| EXERCISE SET |
[1] How would you say this sentence from the Sustainable NZ excerpt in Spanish: "There is one party that will be put in a hugely difficult position by the emergence of Sustainable NZ."?
[2] Can you update the Sustainable NZ excerpt by rewriting everything from "There is one" down to "lot more difficult.", with "party vote" changed to "nationwide vote"?
[3] Could you write what comes next in the Sustainable NZ excerpt, starting after its final sentence?

Among their other policies, many are aimed at the architecture of government itself. There is a promise to create a minister for water, and a pledge to “ask councils to work with each other to improve efficiency.” Sustainable NZ would also establish a Parliamentary Commissioner for Animals, and change the tax system so that pollution could be taxed more, and income taxed less. They might be good ideas, but they’re hardly solutions that will light a fire under the electorate.

There is one party that will be put in a hugely difficult position by the emergence of Sustainable NZ. That is The Opportunities Party, who have also been positioning themselves in the “pro-environment but not the Greens” space. TOP still probably have the advantage over Sustainable NZ in having an existing party infrastructure, and their leader Geoff Simmons is arguably more prominent than Tava. But their already difficult task of scrapping their way to 5% in the party vote just got a lot more difficult.

(Dataset records)

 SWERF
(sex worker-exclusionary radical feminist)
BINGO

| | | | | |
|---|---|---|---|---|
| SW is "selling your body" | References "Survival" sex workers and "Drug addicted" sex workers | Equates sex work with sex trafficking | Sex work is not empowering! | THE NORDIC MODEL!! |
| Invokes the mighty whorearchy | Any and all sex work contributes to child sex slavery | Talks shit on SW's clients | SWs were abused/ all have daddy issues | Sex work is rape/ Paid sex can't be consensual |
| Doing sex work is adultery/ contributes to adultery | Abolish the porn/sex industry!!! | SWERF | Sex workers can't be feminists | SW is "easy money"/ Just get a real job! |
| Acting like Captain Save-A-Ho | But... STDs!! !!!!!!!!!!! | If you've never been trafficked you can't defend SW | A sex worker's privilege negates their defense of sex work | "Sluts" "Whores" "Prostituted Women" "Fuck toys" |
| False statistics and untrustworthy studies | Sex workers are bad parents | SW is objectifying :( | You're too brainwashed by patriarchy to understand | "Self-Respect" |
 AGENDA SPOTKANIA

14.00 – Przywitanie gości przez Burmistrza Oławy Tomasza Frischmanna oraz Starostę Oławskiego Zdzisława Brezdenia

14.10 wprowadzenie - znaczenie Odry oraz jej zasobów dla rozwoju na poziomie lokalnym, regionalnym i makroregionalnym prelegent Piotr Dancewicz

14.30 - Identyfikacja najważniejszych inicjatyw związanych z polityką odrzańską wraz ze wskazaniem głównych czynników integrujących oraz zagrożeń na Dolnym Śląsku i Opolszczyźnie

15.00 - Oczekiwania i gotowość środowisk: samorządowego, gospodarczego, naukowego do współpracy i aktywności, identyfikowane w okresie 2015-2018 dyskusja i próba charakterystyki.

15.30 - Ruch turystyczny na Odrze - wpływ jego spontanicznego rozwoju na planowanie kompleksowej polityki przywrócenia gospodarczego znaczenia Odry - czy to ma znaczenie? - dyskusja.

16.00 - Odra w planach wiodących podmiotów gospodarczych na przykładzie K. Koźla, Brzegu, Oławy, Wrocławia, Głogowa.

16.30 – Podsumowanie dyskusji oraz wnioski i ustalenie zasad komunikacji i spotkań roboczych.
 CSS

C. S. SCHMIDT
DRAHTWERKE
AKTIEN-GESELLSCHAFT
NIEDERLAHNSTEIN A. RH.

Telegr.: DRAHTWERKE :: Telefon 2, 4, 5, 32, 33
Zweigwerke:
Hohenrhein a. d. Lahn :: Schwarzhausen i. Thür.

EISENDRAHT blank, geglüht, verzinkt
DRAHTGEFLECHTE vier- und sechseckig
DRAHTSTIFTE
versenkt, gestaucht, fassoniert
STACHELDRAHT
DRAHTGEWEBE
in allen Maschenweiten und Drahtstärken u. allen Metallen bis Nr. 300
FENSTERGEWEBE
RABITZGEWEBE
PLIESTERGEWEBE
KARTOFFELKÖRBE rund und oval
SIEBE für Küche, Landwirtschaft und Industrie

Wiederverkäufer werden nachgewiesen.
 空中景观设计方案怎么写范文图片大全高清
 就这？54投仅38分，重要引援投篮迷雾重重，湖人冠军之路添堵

| ANSWER SECTION |
[1] Hay un partido que quedará en una posición enormemente difícil con la aparición de Sustainable NZ.

[2]
There is one party that will be put in a hugely difficult position by the emergence of Sustainable NZ. That is The Opportunities Party, who have also been positioning themselves in the “pro-environment but not the Greens” space. TOP still probably have the advantage over Sustainable NZ in having an existing party infrastructure, and their leader Geoff Simmons is arguably more prominent than Tava. But their already difficult task of scrapping their way to 5% in the nationwide vote just got a lot more difficult.

[3]
For Sustainable NZ, they will need to make real headway in the polls, and quickly, to have any chance of catching on ahead of the 2020 election. The declining vote share for minor parties in recent elections shows voters are tactical, and if a party looks like falling under 5% they ruthlessly abandon ship.

Last time an explicitly centrist environmental party stood in a general election – the Progressive Green party in 1996 – they picked up only about 5000 votes. Since 1990, the Greens have never fallen below 100,000 party votes while running under their own banner. No party should ever consider itself to have a lock on any group of voters, but it is incredibly hard to imagine Tava putting a dent in his former party’s share.